**What the task requires:** Extend the earnings call transcript beyond its last sentence.

We have been from kind of in a long position dollar to peso because like 15% of the cash on hand that we have is in dollars, but we not necessarily use it as a hedge on the merchandise. In fact, it has been having a negative impact because of the stronger the peso. And just recently, what we have seen is that particularly in some of the hardline categories, several brands where the customer looks at the prices both in the States and in Mexico have been adjusting the prices down in order to make sure that the gap that the customer sees is not as wide as at some point it was.
So we have seen that in the case of Apple, for example. But just one example, I mean, a lot of the suppliers that sell us that type of merchandise are taking a very thorough look to make sure that there's not a big differential between the prices that customers see in the U.S. versus Mexico.
Okay, thanks so much. That's great color.
Thank you.
Thanks. Our next question comes from Iñigo Rodríguez, from Afore Coppel.
Hello, can you hear me?
Yes, Iñigo. Loud and clear.
Thank you, Enrique, and congratulations on your results. I just have one quick question, and it's in regard to your BYD partnership. On the last earnings call, you mentioned that you were expecting to sell 17,000 units by year-end. Are you still confident about this number? And my other question is: Do you have any plans on expanding this business to other stores?
You are talking about, BYD, you said? Sorry.
That's, that's correct. Your BYD partnership.
Yes. Well, now, BYD has been, I mean, the sales level that we have seen in BYD have been below what we expected. What we have in mind right now for the full year for 2023 is that we will be selling around 350 units in total. So that's certainly well below what we had in mind at the beginning of the year. There are several factors that has to do with that. One is that there was a big delay, , in some of the openings that we had in terms of the exhibitions and dealerships.

**Dataset content:**
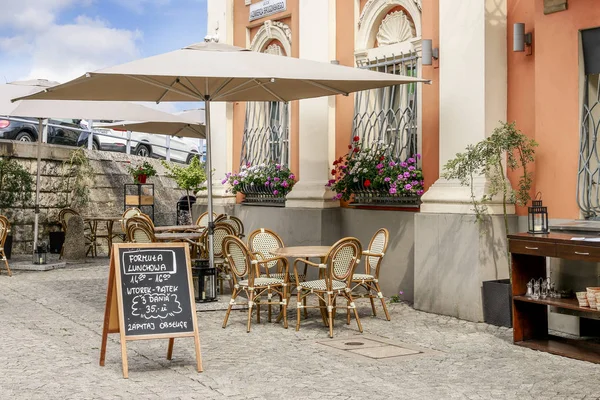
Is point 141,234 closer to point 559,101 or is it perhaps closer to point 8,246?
point 559,101

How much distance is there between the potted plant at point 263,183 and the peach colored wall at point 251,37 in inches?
10.4

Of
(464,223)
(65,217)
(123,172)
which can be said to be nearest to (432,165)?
(464,223)

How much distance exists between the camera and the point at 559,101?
318 inches

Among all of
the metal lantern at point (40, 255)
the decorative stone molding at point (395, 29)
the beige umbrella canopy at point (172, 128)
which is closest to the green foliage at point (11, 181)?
the metal lantern at point (40, 255)

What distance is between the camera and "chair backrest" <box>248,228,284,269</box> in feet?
31.5

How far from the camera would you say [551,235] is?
7.38 meters

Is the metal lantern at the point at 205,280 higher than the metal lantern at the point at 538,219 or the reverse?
the reverse

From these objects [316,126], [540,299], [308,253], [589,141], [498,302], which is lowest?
[498,302]

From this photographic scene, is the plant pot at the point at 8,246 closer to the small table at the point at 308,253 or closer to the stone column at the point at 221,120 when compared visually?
the stone column at the point at 221,120

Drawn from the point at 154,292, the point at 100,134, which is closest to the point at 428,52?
the point at 154,292

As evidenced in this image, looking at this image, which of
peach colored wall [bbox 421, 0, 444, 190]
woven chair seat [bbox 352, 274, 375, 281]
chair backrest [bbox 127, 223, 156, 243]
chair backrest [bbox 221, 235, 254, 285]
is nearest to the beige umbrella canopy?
chair backrest [bbox 127, 223, 156, 243]

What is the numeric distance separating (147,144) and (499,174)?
15.4m

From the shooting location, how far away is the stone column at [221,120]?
13.8 m

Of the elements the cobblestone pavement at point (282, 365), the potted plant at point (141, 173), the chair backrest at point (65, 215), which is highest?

**Written answer:**
The other one has to do with the fact that there have been also significant delays in the marketing campaign from the brand. And BYD has been taking some time in order to make sure they have, like, a larger base of dealerships in order to start positioning the brand. As I'm sure , BYD is basically nobody knows about that in Mexico. It's just a new brand. So that has also been a headwind in terms of the demand. And the final one has to do also with the models. I mean, there has been some delays in the less expensive models that we were planning to have.
So, that's more or less the picture in terms of BYD at this point in time. Today, we have 3 agencies and a few showrooms, and our plans for next year are to open 4 new dealerships and bring a new approach to the market, particularly the plug-in hybrids, which we don't have in our current offer. That will show me a big boost in terms of customer interest. So, I still very early in terms of BYD.
Thank you, Enrique, and again, congratulations on your results.
Thank you, Iñigo.
Thank you. That concludes our question and answer session. I would now like to hand the call back over to Enrique Güijosa for some closing remarks.
Thank you, Anila, and thank you all for your questions and making this very lively. And we'll see you with our Q4 results in a few months. Thank you very much. Have a good day.
That concludes today's call. You may now disconnect.